***** PROVIDED TEXT

I can’t use the banner just once, right?
I might as well do another post and see if something changes…

The old Ricordi music store in Via Roma/Piazza CLN, Turin, was on three floors – at ground floor they had pop and rock records, downstairs in the basement they had classic and opera, and upstairs they kept jazz and blues. If you happened to visit the store on a Saturday afternoon, you’d get crowded in the pop and rock section, but in the classic and jazz departments there would be precious little people, and air conditioning.

The jazz shop upstairs was also graced by an extremely pretty sales girl, with frizzy blonde hair and Harold Lloyd glasses, and one day as I was hanging out among the jazz stalls, this girl put on a CD.
It started with Humphrey Bogart ringing a doorbell and asking for Colonel Sternwood, before moving to a very smoky jazz ballad. I traded a look with the girl at the counter, then asked her what that record was.
It was Always Say Goodbye, by the Charlie Haden Quartet West.
It was 1994.

The first track has a very “means streets” sort of vibe that is a perfect introduction to the the hour-long follow-up set. I bought the record, and I was hooked.

Charlie Haden was a legend in the jazz scene of the second half of 20th century (seriously, check out his Wikipedia entry), the man that revolutionized bass playing in jazz, first with his Liberation Music Orchestra, then with countless collaborations with giants of jazz, and finally with the Quartet West, a “fun project” built on Haden’s and his collaborator’s passion for the old ’40s and ’50s atmospheres.
The Quartet’s lineup included

  • Charlie Haden – bass
  • Ernie Watts – tenor saxophone
  • Alan Broadbent – piano
  • Larance Marable – drums

The records of the Charlie Haden Quartet West are often built as soundtracks for movies that do not exist. Always Say Goodbye is one of these – a set that talks about rain-slick pavements and night alleys, directly inspired to the works of Ray Chandler and the hardboiled and noir mythology of the post-war years.
And if you ever listened to the soundtrack of the old Mike Hammer TV show and wished for more, well, be my guest.

The period feel of the music is achieved with a series of neat tricks.
The set is book-ended by snippets of Hawk’s The Big Sleep, as I mentioned – that was what caught my attention back then.
Then, some of the pieces feature strings backing the quartet, and this gives the music that classic movie soundtrack sweep.

**********
***** RECORDS PROVIDED

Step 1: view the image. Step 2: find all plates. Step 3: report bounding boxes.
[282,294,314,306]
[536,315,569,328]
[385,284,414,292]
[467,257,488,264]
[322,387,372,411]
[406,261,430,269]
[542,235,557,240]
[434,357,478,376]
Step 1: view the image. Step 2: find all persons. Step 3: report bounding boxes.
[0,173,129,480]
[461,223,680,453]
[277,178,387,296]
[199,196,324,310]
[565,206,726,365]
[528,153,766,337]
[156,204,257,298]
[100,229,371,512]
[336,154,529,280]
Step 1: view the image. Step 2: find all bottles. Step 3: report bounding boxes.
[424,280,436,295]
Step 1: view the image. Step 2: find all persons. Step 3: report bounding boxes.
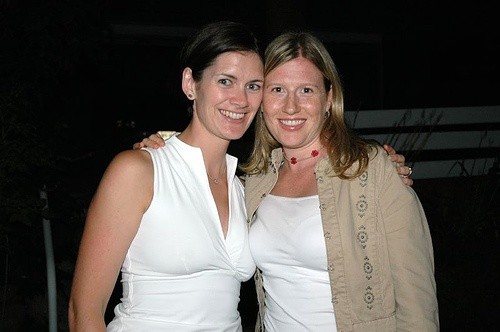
[133,33,441,332]
[68,22,415,332]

**********

**AIM OF THE TASK**
Reproduce the passage of the music store text starting at "I might as well" and ending at "put on a CD.", but swap "Saturday afternoon" for "Sunday morning".

**SOLUTION FOR THIS PROBLEM**
I might as well do another post and see if something changes…

The old Ricordi music store in Via Roma/Piazza CLN, Turin, was on three floors – at ground floor they had pop and rock records, downstairs in the basement they had classic and opera, and upstairs they kept jazz and blues. If you happened to visit the store on a Sunday morning, you’d get crowded in the pop and rock section, but in the classic and jazz departments there would be precious little people, and air conditioning.

The jazz shop upstairs was also graced by an extremely pretty sales girl, with frizzy blonde hair and Harold Lloyd glasses, and one day as I was hanging out among the jazz stalls, this girl put on a CD.